Document section |
In view of their potential properties, strains of lactic acid bacteria appear to be very valuable both for medical and dietary purposes.

In this context, a strain belonging to the Lactobacillus genus, namely L. acidophilus LB, and exhibiting interesting anti-diarrhoea properties, is currently used in France in the commercially-available “Lactéol®” pharmaceutical compositions. Nevertheless, this LB strain has a number of drawbacks related to the very specific conditions required to culture. Among these conditions, the composition of the culture medium should be mentioned, this medium having to be enriched by compounds from bovine origin such as lactosemum, bovine peptone, and casein. Moreover, before cultivating the LB strain, it is required to implement preliminary steps for appropriately preparing the culture medium by sterilization and filtration thereof, so that a clarified culture medium is obtained. Also, cultivating the LB strain is a relatively long and costly process, with high energetic demands; it produces a lot of organic waste that has to be collected and treated.

Therefore, there is a desire in the art for providing new strains of lactic acid bacteria that are at least as beneficial to the wellbeing and health of mammals, especially humans, as is the LB strain, but that have advantageous features compared thereto, especially in terms of conditions of culture.

Dataset records:
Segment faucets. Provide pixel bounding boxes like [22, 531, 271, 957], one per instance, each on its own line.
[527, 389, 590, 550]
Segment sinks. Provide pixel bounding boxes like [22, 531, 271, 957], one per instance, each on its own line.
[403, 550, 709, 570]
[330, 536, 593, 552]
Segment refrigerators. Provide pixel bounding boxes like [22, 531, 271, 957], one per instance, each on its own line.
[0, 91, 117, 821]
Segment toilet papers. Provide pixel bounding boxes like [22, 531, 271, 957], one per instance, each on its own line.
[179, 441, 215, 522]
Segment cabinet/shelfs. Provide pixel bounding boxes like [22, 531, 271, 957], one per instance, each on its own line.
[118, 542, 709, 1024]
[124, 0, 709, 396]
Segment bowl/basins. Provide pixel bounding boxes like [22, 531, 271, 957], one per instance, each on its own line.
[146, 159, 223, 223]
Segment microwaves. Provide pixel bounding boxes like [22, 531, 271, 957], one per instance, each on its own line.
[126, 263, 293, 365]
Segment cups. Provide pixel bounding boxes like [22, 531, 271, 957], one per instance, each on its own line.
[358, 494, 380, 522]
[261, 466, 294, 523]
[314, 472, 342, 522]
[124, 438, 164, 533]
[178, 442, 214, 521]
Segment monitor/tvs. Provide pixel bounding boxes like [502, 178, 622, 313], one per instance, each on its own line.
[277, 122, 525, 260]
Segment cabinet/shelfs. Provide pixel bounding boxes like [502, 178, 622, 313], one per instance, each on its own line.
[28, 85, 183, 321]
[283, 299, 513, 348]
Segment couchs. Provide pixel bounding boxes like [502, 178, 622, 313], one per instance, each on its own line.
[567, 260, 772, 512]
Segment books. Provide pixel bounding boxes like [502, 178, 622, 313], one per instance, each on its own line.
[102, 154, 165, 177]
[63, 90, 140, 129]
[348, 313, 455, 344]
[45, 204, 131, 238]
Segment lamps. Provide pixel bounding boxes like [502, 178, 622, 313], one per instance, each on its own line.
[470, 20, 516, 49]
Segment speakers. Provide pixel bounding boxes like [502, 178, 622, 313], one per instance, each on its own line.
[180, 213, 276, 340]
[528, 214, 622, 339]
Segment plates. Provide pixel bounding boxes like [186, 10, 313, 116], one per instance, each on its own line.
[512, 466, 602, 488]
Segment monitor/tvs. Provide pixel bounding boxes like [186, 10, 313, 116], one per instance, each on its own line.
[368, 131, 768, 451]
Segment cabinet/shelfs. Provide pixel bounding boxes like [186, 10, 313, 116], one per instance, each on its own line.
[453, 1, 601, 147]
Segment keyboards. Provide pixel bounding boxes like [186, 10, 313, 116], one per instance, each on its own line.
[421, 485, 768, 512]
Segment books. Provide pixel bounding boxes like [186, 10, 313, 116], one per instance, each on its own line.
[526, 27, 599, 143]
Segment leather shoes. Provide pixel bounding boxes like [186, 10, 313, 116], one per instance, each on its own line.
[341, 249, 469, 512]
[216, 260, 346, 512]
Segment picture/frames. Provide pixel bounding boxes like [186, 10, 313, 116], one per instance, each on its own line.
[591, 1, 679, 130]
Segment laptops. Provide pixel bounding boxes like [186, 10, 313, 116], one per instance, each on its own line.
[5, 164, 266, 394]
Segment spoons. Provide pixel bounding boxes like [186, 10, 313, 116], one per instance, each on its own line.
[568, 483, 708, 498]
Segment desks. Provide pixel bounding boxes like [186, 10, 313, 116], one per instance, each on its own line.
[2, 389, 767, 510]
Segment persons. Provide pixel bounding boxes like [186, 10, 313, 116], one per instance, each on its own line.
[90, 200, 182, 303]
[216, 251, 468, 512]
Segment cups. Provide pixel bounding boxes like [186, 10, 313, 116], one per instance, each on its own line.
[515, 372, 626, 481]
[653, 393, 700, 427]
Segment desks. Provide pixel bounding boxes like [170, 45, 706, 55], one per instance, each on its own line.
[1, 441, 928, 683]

Work order | Rewrite the passage on lactic acid bacteria strains between "Therefore, there is" and "conditions of culture.", inclusive, changing "mammals" to "animals". Work from the text alone.

Solution |
Therefore, there is a desire in the art for providing new strains of lactic acid bacteria that are at least as beneficial to the wellbeing and health of animals, especially humans, as is the LB strain, but that have advantageous features compared thereto, especially in terms of conditions of culture.